Like Margaret and Elsa Dutton, many pioneer women learned how to hunt, kill, and skin (not to mention cook and cure) game to keep their families fed. They took turns standing guard on wagon trains, made bullets, and did whatever else was necessary to keep their loved ones safe.

Some took the role of protector a step further. Take, Biddy Mason, for example. Mason had traveled to southern California as the slave of a Mormon convert, but in 1856, she sued for and won freedom for herself and her daughters. For decades after that, her home served as a center for the African American community in L.A.

After real estate investments made entrepreneur Mary Ellen Pleasant the first Black self-made millionaire during the California Gold Rush, she used her money and influence to fight for abolition. Some historians believe she actually may have established California’s Underground Railroad.

They Gained Ground, Literally and Figuratively

Gratiela Brancusi as Noemi sits on horseback smiling, wearing a heavy silver necklace with an embroidered vest and shirt with ruffled sleeves

Gratiela Brancusi as Noemi in a rare happy moment on the trail

Emerson Miller/Paramount+ (C) 2022 MTV Entertainment Studios. All Rights Reserved.

Women like 1883’s Noemi (Gratiela Brancusi) who survived the hardships of the trail West to reach their dream homesteads tended to be more empowered than those who stayed back East.
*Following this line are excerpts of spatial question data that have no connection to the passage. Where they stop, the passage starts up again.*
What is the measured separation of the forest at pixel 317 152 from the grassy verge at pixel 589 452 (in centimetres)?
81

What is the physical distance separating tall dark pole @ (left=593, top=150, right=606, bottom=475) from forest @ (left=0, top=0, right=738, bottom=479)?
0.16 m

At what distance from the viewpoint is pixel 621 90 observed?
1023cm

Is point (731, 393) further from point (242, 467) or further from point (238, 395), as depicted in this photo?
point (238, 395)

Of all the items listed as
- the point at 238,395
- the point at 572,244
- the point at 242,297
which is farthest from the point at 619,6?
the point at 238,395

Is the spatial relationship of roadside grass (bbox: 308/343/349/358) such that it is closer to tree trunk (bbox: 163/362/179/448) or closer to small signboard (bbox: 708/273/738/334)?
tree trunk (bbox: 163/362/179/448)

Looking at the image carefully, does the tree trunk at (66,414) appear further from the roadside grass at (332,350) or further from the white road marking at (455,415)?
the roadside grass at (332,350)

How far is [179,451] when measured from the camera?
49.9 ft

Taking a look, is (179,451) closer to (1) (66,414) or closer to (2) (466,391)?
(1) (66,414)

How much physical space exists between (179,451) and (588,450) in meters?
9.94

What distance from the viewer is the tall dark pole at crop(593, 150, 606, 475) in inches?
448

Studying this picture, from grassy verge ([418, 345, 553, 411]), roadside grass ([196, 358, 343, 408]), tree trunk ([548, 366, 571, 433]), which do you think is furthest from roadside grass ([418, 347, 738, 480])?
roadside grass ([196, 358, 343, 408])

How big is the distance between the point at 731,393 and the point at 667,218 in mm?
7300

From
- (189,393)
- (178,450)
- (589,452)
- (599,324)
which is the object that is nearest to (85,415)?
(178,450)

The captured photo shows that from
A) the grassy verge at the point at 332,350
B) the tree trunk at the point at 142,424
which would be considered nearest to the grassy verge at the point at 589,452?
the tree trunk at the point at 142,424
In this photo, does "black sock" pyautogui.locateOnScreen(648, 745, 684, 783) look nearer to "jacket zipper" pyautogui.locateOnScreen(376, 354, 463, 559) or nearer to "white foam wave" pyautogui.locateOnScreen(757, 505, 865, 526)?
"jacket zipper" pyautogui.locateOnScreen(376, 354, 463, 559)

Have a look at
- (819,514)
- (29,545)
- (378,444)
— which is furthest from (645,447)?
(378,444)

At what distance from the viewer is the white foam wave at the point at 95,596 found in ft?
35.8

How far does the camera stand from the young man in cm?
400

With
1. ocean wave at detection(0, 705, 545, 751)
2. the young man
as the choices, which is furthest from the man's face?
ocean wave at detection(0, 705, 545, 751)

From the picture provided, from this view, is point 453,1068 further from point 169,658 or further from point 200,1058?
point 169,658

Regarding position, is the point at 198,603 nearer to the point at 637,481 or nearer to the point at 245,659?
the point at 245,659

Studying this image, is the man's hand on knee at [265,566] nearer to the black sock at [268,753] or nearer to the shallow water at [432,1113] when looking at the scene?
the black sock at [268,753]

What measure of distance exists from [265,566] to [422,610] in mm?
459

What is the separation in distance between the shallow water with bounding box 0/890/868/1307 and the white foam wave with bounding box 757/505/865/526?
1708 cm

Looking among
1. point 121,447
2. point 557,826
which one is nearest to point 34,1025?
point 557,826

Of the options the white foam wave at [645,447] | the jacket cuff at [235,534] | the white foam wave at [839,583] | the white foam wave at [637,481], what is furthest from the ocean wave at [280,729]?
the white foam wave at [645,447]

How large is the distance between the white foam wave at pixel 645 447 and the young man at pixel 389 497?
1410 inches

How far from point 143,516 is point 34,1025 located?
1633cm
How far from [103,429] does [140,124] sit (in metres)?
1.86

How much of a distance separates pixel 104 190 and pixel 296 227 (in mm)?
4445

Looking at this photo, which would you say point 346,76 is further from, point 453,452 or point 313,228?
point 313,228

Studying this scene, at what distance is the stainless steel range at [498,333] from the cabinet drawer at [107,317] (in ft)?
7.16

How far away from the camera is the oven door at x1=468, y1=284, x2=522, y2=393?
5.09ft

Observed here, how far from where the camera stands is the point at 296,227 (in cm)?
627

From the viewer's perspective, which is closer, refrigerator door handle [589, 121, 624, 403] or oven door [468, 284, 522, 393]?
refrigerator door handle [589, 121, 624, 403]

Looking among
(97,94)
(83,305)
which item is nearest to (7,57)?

They shared responsibility for their farms with their husbands or sometimes took over management if they were widowed.

The Homestead Act, passed in 1862, let any person who was the head of a family or had reached age 21—including single, divorced, and widowed women; immigrants who pledged to become citizens; and African Americans—claim land of their own. By one estimate, in the 50 years after the act passed, women accounted for one third of all homestead claims.

The West also led the suffrage movement, with Wyoming becoming the first American territory or state to grant women the right to vote in 1869.